Directions for this task –
In the excerpt on Idaho's aquarium fish permit rule, who must a person first get a permit from before importing, transporting, releasing or selling living wildlife in Idaho?
Segment Start: Text segment
I'm just sharing this because the text is always nice.



> By Idaho Fish and Game Commission Rule, a permit is required to import, export, transport or sell certain aquarium fish, including piranhas. See IDAPA 13.01.10.100.01.c
> 
> 100. PERMITS, REQUIREMENTS FOR IMPORT, EXPORT, TRANSPORT AND SALE.
> 
> No person shall import, export, transport into or cause to be transported within, release or sell within the state of Idaho any living wildlife including wildlife eggs without having first obtained a permit from, and on a form prescribed by, the Director of the Idaho Department of Fish and Game. However, no permit shall be issued by the Director for such importation, transportation or release or sale if the wildlife or eggs thereof would pose a threat to wildlife in the state of Idaho either through threat of disease, genetic contamination or displacement of, or competition with existing species and provided that: (3-23-94)
> 
> 01. Import, Export, Transport, or Sell Restrictions. No permit shall be required from the Department of Fish and Game to import, export, transport or sell the following: (3-23-94)
> 
> ...
> 
> c. Ornamental or tropical aquarium fish of varieties commonly accepted for interstate shipment, but not including green sturgeon (Acipenser medirostris), white sturgeon (Acipenser transmontanus), walking catfish (family Claridae), bowfin (Amia calva), gar (family Lepiostidae), piranhas (Serrasalmus sp., Rosseveltiella sp. Pygocentrus sp.), rudd (Scardinus erythropthalmus), Ide (Leuciscus idus), grass carp (Ctenopharyngodon idella), and snakeheads or china fish (Channa sp.). (3-23-94)
> 
> http://adm.idaho.gov/adminrules/rules/idapa13/13index.htm
> 
> The Idaho Department of Agriculture also regulates the importation of certain species.


----------
Segment End: Text segment
Segment Start: Data records
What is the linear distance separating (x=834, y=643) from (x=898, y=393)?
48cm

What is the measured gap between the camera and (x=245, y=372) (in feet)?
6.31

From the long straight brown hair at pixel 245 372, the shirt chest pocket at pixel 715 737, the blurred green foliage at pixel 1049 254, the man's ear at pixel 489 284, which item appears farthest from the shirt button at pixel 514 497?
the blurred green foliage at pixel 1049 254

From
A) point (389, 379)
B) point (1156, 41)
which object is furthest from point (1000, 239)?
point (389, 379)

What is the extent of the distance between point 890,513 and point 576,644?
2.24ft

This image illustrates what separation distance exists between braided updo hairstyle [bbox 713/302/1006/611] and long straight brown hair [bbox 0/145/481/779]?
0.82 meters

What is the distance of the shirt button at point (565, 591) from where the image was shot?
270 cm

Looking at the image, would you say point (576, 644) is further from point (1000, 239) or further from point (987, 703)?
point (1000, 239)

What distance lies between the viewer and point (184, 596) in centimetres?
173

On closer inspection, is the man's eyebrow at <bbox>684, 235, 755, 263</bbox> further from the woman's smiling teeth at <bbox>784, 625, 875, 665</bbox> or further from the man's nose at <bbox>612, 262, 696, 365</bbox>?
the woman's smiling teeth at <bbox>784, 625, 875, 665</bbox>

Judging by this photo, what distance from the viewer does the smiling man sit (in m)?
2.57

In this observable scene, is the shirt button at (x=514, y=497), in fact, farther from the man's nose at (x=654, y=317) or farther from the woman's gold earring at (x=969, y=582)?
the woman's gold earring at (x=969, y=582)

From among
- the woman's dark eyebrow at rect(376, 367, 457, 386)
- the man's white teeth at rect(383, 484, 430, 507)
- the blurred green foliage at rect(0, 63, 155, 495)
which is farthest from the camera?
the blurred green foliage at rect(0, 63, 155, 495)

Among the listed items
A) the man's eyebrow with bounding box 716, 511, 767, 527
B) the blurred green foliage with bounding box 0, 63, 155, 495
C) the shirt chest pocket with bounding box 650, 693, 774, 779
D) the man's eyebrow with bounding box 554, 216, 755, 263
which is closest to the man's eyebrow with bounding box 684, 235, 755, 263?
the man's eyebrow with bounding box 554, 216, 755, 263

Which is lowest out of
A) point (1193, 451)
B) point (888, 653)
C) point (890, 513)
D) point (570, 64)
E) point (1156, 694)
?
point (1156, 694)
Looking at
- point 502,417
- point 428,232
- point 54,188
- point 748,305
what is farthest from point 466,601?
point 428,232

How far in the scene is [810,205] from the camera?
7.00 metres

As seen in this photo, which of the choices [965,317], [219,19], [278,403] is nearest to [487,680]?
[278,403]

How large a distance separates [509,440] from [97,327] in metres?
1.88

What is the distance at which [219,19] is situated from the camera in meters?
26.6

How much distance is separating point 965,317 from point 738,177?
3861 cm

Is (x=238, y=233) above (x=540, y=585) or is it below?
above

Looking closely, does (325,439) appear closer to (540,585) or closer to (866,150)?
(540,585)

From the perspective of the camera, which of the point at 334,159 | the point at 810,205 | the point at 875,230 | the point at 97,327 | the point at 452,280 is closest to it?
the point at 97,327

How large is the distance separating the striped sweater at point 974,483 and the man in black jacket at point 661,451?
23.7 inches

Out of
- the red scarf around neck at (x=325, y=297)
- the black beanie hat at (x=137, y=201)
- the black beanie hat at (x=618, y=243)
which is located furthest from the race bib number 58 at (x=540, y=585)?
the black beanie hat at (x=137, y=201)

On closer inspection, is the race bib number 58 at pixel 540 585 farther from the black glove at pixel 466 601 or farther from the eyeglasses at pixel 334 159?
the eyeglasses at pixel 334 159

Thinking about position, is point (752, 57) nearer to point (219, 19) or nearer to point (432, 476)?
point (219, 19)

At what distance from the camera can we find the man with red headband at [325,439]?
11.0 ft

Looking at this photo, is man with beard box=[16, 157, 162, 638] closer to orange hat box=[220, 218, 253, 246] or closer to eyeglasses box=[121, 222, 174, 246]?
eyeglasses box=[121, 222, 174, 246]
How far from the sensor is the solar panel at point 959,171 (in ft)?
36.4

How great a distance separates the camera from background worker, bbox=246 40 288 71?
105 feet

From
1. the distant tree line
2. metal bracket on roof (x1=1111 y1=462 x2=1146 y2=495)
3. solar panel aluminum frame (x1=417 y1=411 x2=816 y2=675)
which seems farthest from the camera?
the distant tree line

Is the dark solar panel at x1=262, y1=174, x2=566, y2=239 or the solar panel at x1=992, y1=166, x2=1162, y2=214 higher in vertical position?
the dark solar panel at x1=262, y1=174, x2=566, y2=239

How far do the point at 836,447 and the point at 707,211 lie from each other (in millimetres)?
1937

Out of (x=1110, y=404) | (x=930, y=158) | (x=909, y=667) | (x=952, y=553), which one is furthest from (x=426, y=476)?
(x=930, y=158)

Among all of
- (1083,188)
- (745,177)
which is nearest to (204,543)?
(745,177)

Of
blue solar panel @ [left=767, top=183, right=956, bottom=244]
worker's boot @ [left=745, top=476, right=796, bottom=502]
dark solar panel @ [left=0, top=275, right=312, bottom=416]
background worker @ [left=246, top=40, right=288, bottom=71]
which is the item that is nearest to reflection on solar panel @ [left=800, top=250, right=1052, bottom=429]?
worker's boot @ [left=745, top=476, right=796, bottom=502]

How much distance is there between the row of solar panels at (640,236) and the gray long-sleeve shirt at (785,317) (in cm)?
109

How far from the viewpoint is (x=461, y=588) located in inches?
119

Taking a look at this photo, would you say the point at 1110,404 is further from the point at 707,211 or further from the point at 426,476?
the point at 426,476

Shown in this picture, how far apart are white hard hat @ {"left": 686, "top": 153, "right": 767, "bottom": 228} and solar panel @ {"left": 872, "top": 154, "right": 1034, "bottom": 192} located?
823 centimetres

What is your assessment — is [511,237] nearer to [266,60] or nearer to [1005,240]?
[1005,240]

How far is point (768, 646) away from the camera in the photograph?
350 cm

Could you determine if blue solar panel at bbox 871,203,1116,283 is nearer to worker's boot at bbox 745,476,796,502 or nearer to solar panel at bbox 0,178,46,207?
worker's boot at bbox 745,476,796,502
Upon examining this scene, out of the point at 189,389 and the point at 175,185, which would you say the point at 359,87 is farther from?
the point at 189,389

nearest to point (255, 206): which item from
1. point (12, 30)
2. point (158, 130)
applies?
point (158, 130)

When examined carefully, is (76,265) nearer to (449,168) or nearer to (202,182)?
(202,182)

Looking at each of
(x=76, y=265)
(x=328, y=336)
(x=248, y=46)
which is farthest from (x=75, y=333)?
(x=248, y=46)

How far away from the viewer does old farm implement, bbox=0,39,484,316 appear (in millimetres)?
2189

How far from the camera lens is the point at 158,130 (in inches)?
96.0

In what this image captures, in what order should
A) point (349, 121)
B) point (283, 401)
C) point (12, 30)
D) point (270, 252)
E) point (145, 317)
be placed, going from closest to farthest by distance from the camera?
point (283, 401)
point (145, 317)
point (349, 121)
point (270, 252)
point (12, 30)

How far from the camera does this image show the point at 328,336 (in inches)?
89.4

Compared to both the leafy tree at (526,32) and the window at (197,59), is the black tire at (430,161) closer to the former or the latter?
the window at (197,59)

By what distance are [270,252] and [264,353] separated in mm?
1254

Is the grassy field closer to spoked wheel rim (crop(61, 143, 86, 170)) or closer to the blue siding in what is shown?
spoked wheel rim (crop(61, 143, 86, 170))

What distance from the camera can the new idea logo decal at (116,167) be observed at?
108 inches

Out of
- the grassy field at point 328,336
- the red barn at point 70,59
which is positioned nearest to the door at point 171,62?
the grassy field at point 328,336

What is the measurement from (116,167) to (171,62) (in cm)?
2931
Segment End: Data records
Written reply –
The Director of the Idaho Department of Fish and Game.